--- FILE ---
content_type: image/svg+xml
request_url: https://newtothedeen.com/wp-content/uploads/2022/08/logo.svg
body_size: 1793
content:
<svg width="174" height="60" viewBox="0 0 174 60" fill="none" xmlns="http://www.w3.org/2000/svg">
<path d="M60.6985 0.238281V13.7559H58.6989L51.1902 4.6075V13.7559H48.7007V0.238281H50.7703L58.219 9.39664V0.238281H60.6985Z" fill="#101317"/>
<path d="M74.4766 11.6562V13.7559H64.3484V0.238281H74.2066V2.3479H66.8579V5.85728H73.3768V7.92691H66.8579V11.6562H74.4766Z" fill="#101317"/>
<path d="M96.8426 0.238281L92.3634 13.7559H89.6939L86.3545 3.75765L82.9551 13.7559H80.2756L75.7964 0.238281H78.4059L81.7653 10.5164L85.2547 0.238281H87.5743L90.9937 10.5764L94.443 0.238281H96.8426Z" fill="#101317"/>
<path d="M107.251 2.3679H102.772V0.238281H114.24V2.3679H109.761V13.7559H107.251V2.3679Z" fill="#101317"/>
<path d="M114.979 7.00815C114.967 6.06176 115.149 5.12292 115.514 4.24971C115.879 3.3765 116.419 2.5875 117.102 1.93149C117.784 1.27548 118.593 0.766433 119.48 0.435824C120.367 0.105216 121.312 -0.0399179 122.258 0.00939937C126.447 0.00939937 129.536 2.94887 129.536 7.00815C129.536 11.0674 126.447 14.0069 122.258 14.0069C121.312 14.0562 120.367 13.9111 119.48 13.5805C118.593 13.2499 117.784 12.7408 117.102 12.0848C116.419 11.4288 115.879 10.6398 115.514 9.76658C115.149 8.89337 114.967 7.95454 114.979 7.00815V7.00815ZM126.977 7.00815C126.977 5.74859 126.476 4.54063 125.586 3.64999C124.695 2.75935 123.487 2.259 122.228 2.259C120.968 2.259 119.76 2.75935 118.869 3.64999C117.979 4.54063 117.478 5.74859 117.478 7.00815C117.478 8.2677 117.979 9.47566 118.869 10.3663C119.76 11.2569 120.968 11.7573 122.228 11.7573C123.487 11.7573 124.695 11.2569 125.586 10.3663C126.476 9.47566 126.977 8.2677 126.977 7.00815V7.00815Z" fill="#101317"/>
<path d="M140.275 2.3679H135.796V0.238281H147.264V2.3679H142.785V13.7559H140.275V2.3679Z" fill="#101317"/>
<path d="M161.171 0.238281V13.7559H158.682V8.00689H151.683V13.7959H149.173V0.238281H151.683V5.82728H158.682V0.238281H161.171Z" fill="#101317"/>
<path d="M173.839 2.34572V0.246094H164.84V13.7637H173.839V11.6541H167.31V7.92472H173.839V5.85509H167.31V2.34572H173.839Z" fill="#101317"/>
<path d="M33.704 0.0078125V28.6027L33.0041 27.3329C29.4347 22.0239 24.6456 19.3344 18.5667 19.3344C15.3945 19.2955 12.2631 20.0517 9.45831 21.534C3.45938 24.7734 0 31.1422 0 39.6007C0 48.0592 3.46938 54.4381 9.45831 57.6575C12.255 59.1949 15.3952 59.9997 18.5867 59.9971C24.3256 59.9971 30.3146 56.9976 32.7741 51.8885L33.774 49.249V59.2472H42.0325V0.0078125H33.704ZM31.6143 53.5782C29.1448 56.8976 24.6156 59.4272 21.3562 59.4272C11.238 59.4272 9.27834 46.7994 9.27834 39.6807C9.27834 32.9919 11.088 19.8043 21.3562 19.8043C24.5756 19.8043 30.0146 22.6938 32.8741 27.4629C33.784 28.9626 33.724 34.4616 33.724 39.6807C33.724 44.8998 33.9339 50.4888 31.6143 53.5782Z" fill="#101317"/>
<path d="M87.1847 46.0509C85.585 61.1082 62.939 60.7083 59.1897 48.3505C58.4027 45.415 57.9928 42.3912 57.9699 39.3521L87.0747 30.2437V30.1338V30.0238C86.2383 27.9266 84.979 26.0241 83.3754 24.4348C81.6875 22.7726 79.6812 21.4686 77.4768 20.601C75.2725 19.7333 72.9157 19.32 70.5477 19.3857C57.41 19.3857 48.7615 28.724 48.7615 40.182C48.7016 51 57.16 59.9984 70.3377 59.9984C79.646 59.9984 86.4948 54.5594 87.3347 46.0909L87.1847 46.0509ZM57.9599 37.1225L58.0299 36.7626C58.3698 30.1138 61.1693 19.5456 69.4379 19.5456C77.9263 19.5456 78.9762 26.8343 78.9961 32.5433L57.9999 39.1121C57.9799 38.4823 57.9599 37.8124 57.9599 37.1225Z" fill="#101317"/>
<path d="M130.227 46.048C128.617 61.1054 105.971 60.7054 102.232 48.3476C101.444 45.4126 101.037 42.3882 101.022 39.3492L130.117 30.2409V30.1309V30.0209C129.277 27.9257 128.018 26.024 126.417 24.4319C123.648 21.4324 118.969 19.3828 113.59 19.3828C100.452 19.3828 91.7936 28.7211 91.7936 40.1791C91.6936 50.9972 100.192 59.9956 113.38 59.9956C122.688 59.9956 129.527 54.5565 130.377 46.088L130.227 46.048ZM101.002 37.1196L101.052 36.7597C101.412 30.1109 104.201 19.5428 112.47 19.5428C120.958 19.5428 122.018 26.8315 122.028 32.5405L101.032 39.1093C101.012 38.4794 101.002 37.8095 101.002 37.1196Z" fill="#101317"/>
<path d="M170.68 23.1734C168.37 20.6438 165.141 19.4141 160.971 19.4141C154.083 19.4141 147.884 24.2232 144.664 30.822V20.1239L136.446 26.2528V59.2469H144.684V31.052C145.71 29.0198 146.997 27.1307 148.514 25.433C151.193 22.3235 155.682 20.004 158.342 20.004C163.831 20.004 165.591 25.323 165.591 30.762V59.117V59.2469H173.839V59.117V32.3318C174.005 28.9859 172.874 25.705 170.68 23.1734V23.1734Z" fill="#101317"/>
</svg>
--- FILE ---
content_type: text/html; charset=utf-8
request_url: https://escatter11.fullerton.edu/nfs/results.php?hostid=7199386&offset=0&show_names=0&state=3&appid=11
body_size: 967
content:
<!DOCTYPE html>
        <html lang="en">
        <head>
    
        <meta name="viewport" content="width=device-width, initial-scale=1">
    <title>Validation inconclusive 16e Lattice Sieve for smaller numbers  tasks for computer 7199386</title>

# # #

> [What is required] Return every line from the entries above that includes the word "width".

> [Response box]
<svg width="174" height="60" viewBox="0 0 174 60" fill="none" xmlns="http://www.w3.org/2000/svg">
        <meta name="viewport" content="width=device-width, initial-scale=1">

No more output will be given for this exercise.